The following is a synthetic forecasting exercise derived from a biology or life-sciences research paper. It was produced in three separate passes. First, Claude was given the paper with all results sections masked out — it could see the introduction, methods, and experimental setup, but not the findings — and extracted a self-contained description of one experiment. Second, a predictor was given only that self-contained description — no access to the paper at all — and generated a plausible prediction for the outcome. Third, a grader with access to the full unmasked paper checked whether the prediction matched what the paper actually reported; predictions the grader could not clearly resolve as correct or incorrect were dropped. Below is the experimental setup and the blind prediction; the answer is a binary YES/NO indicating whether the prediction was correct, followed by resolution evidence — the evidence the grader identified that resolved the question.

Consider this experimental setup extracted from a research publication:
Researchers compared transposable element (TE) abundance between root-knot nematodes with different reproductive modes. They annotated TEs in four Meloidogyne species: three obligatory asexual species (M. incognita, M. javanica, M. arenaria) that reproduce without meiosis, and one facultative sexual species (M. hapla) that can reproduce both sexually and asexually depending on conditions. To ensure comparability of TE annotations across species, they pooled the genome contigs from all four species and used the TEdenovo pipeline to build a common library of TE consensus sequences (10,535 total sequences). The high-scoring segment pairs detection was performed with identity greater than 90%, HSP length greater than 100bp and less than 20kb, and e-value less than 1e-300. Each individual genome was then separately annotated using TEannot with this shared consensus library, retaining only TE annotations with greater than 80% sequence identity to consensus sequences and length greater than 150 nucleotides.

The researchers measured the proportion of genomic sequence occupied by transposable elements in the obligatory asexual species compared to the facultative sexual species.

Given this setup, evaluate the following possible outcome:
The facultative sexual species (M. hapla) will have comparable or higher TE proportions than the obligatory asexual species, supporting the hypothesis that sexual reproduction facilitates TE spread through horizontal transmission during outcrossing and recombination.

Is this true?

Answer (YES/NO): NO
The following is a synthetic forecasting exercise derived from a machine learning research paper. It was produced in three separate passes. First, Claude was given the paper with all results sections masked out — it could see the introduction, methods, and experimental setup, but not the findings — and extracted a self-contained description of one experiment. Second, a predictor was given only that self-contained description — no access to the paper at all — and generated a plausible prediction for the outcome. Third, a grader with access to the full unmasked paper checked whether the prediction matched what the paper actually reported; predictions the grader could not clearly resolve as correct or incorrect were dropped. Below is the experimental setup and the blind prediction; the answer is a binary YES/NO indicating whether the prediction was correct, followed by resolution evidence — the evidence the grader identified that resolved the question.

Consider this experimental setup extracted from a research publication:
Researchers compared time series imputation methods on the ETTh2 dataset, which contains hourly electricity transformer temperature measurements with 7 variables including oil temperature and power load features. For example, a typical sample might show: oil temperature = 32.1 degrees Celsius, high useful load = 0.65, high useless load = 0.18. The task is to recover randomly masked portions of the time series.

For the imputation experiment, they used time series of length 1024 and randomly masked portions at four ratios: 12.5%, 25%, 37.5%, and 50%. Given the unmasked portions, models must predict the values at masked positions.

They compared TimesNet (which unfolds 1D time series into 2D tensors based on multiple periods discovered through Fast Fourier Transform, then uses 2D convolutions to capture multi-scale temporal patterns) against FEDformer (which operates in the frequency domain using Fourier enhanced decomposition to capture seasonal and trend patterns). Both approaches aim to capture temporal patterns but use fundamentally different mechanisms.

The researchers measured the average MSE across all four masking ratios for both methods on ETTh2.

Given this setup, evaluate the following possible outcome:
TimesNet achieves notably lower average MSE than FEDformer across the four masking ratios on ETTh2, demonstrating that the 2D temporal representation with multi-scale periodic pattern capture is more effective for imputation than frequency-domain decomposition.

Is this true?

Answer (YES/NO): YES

________________

▶ **WHAT NEEDS TO BE DONE**:
Type out every record above once more, exactly.

▶ **SOLUTION FOR THIS EXERCISE**:
The following is a synthetic forecasting exercise derived from a biology or life-sciences research paper. It was produced in three separate passes. First, Claude was given the paper with all results sections masked out — it could see the introduction, methods, and experimental setup, but not the findings — and extracted a self-contained description of one experiment. Second, a predictor was given only that self-contained description — no access to the paper at all — and generated a plausible prediction for the outcome. Third, a grader with access to the full unmasked paper checked whether the prediction matched what the paper actually reported; predictions the grader could not clearly resolve as correct or incorrect were dropped. Below is the experimental setup and the blind prediction; the answer is a binary YES/NO indicating whether the prediction was correct, followed by resolution evidence — the evidence the grader identified that resolved the question.

Consider this experimental setup extracted from a research publication:
Researchers compared transposable element (TE) abundance between root-knot nematodes with different reproductive modes. They annotated TEs in four Meloidogyne species: three obligatory asexual species (M. incognita, M. javanica, M. arenaria) that reproduce without meiosis, and one facultative sexual species (M. hapla) that can reproduce both sexually and asexually depending on conditions. To ensure comparability of TE annotations across species, they pooled the genome contigs from all four species and used the TEdenovo pipeline to build a common library of TE consensus sequences (10,535 total sequences). The high-scoring segment pairs detection was performed with identity greater than 90%, HSP length greater than 100bp and less than 20kb, and e-value less than 1e-300. Each individual genome was then separately annotated using TEannot with this shared consensus library, retaining only TE annotations with greater than 80% sequence identity to consensus sequences and length greater than 150 nucleotides.

The researchers measured the proportion of genomic sequence occupied by transposable elements in the obligatory asexual species compared to the facultative sexual species.

Given this setup, evaluate the following possible outcome:
The facultative sexual species (M. hapla) will have comparable or higher TE proportions than the obligatory asexual species, supporting the hypothesis that sexual reproduction facilitates TE spread through horizontal transmission during outcrossing and recombination.

Is this true?

Answer (YES/NO): NO
The following is a synthetic forecasting exercise derived from a machine learning research paper. It was produced in three separate passes. First, Claude was given the paper with all results sections masked out — it could see the introduction, methods, and experimental setup, but not the findings — and extracted a self-contained description of one experiment. Second, a predictor was given only that self-contained description — no access to the paper at all — and generated a plausible prediction for the outcome. Third, a grader with access to the full unmasked paper checked whether the prediction matched what the paper actually reported; predictions the grader could not clearly resolve as correct or incorrect were dropped. Below is the experimental setup and the blind prediction; the answer is a binary YES/NO indicating whether the prediction was correct, followed by resolution evidence — the evidence the grader identified that resolved the question.

Consider this experimental setup extracted from a research publication:
Researchers compared time series imputation methods on the ETTh2 dataset, which contains hourly electricity transformer temperature measurements with 7 variables including oil temperature and power load features. For example, a typical sample might show: oil temperature = 32.1 degrees Celsius, high useful load = 0.65, high useless load = 0.18. The task is to recover randomly masked portions of the time series.

For the imputation experiment, they used time series of length 1024 and randomly masked portions at four ratios: 12.5%, 25%, 37.5%, and 50%. Given the unmasked portions, models must predict the values at masked positions.

They compared TimesNet (which unfolds 1D time series into 2D tensors based on multiple periods discovered through Fast Fourier Transform, then uses 2D convolutions to capture multi-scale temporal patterns) against FEDformer (which operates in the frequency domain using Fourier enhanced decomposition to capture seasonal and trend patterns). Both approaches aim to capture temporal patterns but use fundamentally different mechanisms.

The researchers measured the average MSE across all four masking ratios for both methods on ETTh2.

Given this setup, evaluate the following possible outcome:
TimesNet achieves notably lower average MSE than FEDformer across the four masking ratios on ETTh2, demonstrating that the 2D temporal representation with multi-scale periodic pattern capture is more effective for imputation than frequency-domain decomposition.

Is this true?

Answer (YES/NO): YES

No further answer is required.